In the optimal aperture pattern for a photographic original with a larger aperture element, the base angle of the trapezoid gradually decreases as the distance from the minor axis Y-Y increases; unfortunately, it is impossible to engineer such a gradual decrease. Since this is extremely difficult, as a compromise, the central part of the pattern near the short axis is formed by a large rectangular element, and the left and right parts are formed by large trapezoidal elements of a certain size. This is determined by the extreme case of the electron beam angle of the completed picture tube. For example, in a color picture tube with an external diagonal of 67 C1n % and a maximum deflection angle of 110°, the internal angles of the trapezoidal element are 87.5° and 92.5°. The transmittance of the electron beam at the four corners of such a picture tube using this invention is 19.65%, whereas it is 19% when this invention is not used), and its gain is 3.4. It is calculated as %.

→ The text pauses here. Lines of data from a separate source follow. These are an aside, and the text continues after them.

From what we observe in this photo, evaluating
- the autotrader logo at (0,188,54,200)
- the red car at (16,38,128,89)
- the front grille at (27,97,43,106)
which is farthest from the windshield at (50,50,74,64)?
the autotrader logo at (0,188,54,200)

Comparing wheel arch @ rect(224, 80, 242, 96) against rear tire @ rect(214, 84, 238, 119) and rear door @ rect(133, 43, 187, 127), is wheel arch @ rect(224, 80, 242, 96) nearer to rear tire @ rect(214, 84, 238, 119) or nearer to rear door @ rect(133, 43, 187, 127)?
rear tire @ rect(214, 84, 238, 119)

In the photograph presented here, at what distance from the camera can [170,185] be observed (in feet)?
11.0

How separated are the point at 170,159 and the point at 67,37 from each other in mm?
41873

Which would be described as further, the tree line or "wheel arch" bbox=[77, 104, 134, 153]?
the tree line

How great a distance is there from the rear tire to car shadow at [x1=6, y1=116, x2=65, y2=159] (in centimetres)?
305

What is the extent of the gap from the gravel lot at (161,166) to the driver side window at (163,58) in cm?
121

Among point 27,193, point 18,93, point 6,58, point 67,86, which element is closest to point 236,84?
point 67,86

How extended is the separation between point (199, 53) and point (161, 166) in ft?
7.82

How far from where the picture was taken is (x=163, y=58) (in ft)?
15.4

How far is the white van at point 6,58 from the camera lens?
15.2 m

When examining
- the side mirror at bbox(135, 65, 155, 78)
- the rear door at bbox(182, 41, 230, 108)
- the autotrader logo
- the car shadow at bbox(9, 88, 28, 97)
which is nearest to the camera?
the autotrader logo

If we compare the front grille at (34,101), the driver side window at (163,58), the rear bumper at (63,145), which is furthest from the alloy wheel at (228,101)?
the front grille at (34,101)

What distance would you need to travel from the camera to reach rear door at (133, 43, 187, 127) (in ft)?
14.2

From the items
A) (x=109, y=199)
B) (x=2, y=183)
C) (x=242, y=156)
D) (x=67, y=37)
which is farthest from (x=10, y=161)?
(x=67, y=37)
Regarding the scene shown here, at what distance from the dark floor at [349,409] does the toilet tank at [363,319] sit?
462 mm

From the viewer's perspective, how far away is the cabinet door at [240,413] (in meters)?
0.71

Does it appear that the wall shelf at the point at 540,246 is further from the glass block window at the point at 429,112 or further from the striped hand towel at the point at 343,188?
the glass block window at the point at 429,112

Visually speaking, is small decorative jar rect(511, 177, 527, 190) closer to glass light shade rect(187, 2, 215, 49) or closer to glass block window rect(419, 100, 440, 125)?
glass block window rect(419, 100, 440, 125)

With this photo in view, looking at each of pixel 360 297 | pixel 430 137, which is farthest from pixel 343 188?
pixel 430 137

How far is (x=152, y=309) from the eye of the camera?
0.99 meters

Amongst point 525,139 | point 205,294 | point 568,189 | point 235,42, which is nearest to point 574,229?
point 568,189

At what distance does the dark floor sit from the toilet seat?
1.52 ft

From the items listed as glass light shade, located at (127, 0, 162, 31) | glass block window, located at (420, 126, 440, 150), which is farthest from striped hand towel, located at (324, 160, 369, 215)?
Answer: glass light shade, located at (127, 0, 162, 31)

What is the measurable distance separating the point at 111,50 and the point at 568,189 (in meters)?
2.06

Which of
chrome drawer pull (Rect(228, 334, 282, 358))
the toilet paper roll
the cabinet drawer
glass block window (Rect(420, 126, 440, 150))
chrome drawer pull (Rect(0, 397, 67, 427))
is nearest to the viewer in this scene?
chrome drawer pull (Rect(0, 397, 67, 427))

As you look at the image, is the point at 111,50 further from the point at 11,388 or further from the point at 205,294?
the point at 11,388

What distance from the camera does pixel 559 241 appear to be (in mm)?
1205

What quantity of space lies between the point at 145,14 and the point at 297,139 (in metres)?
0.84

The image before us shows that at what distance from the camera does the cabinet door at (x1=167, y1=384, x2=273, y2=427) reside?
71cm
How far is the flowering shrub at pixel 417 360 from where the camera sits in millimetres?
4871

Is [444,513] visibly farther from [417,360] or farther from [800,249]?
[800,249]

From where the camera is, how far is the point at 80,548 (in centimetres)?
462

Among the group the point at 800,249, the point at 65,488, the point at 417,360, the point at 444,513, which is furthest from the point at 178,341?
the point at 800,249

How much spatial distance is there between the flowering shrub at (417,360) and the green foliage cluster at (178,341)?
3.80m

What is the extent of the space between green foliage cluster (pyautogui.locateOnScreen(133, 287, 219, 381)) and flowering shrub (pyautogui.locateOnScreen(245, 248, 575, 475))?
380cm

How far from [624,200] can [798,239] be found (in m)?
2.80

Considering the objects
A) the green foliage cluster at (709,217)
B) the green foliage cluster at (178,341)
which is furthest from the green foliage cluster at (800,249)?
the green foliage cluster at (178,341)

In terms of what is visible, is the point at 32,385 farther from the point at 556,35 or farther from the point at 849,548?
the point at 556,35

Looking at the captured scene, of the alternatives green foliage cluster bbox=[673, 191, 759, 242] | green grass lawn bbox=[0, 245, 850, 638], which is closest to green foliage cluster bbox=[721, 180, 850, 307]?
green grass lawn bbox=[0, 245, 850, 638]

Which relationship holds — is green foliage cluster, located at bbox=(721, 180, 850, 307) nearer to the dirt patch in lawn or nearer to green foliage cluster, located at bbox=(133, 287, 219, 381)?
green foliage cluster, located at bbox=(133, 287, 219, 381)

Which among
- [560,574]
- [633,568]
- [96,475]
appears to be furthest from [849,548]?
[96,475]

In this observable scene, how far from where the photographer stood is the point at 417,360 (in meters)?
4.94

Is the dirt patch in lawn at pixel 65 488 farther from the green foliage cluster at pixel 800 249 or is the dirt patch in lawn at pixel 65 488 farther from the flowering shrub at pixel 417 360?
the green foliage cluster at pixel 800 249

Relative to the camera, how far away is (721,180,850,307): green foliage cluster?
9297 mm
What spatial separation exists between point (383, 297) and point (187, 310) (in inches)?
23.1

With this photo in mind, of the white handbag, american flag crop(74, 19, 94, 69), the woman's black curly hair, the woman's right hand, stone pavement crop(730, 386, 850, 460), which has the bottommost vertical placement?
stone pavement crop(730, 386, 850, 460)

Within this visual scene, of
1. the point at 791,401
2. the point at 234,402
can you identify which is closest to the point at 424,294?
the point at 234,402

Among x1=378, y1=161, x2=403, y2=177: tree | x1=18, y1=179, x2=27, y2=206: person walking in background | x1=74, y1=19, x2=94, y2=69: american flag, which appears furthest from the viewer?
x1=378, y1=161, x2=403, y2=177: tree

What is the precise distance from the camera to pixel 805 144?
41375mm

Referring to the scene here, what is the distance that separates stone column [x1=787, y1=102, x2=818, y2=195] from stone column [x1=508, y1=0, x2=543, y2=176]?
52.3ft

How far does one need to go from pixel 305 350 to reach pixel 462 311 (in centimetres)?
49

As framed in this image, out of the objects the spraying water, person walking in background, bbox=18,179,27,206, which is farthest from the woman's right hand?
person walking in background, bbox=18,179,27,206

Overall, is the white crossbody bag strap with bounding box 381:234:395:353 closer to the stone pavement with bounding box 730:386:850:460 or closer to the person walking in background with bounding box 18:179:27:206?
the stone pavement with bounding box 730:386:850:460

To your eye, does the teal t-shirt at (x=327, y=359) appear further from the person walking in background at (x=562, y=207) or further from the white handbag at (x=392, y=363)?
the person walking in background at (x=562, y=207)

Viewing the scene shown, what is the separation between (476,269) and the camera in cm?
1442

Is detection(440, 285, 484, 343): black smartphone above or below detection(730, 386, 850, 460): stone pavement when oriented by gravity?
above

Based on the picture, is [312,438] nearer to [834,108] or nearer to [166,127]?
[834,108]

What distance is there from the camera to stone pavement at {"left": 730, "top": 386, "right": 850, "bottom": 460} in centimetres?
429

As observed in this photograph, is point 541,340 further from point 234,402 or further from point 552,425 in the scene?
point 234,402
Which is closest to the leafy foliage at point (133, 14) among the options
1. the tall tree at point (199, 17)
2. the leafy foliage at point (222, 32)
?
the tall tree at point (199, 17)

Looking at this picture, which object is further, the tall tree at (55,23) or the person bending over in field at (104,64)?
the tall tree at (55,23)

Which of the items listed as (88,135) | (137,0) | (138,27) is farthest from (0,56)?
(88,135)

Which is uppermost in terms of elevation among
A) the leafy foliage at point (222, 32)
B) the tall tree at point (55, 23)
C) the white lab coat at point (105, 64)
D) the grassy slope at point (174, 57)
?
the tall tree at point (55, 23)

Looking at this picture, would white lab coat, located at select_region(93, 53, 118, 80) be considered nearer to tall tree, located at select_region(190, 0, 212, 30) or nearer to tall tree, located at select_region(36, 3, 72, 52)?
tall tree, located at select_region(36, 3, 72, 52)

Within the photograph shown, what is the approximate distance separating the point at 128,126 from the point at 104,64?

For example, the work of Jho is disclosed in the specifications of U.S. Patent No. 3,669,770, U.S. Pat. This can be done using known methods and monthly fees, such as:

[Brief explanation of drawings]

Fig. 1 is a longitudinal sectional plan view of a perforated mask type cathode ray tube, Fig. 2 is a sectional view taken along line 2-2 of the face plate 1- and frame mask structure of the cathode ray tube shown in Fig. 1, and Fig. 3 is Plan view of the photographic original plate - Figures 38 to 3F (The figures are enlarged views of the element patterns at positions A to H on the original plate in Figure 3. 18...Color video tube 34...Slits Type shadow mask Tsuta 52... original photographic board % 54... hole pattern,
64.68.72%? 2'λ68'~64'...
Trapezoidal element. Special N Applicant: RCSNY Corporation Representative: Satoshi Shimizu and 2 other people

Claims (1)

[Claims] (1) Both sides of a metal plate are coated with a photosensitive material, and the photosensitive material on both sides of the metal plate is exposed through two aligned photographic original plates having an aperture pattern with a long axis and a short axis. In the method of developing a photosensitive material and etching apertures on the metal plate, a trapezoid whose longer base is on the opposite side of the short axis is formed in one of the aperture patterns of the photographic original plate or at a position away from the vicinity of its short axis. A method for manufacturing a slit-type shadow mask for a color picture tube characterized by containing an element.